The story of Metro: Last Light is delivered entirely through the first-person perspective. There are occasional cut-scenes, but rather than a virtual out-of-body experience Metro: Last Light simple wrestles control away from the players for a few moments to ensure that they are in the right path. It’s a simple technique, and one which has clearly been learnt from the forerunners of the story lead FPS genre.
In its pacing and the variety of its set-pieces Metro: Last Light is clearly from the Half-Life school of design. Breaking the experience into its different components reveals a videogame that was made in a simple combat-story-combat structure, but it’s the duration of each of these sequences that earns Metro: Last Light its greatest acclaim. Never once outstaying its welcome, the stealth based combat against human enemies forces the player to think before they act but never punishes them unfairly if they fail to do so. Taking a leaf out of Perfect Dark‘s book, stealth is advisable and easy to execute if you have the patience, though the skilled and nimble fingered are welcome to simply wade into battle hammering that R trigger.

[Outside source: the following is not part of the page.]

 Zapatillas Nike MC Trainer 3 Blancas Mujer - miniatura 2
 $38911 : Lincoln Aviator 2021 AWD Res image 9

Combat against the mutants is arguably weaker, but still enjoyable for the most part. A large variety of enemy types makes the player switch between tactics regularly, and only a handful of times does Metro: Last Light dare to throw the kill-all-enemies mechanic at the player, and even then only once with the annoying wolf-type creatures pouncing about with abandon.

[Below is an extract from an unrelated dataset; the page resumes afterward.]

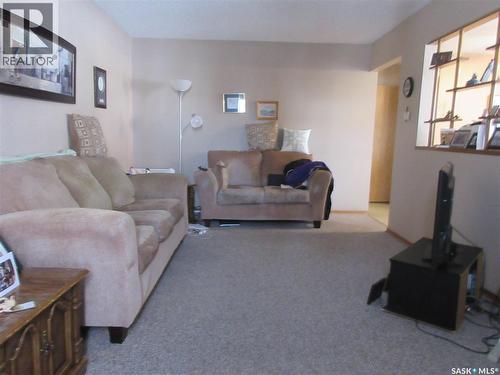 182 Rothwell Crescent, Regina, SK - Indoor Photo Showing Living Room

Metro: Last Light could be considered a fairly short experience, certainly not as lengthy as the titles which have inspired it, but aside from a couple of moments in which it relies on worn gameplay design every minute of the adventure is of a high standard. Metro Gaming has always held firm to the fact that four hours of magic is better than thirty spent on run of the mill gameplay, and Metro: Last Light sticks closer to the former. It won’t take more than a couple of days to complete, but it’s a ride that’s certainly worth taking.
Set to launch later this week, Metro: Last Light is a successor worthy of the original Metro 2033 and an experience that establishes the franchise as one of the pioneers of the FPS genre. There have been few titles that blend story with gameplay so well, and that Metro: Last Light is one of them earns it accreditation as one of the best titles of the year, if not the current-generation of consoles. If you’re an FPS gamer looking to break the trend, Metro: Last Light is a videogame that should rank highly on your list of ‘must play’ titles.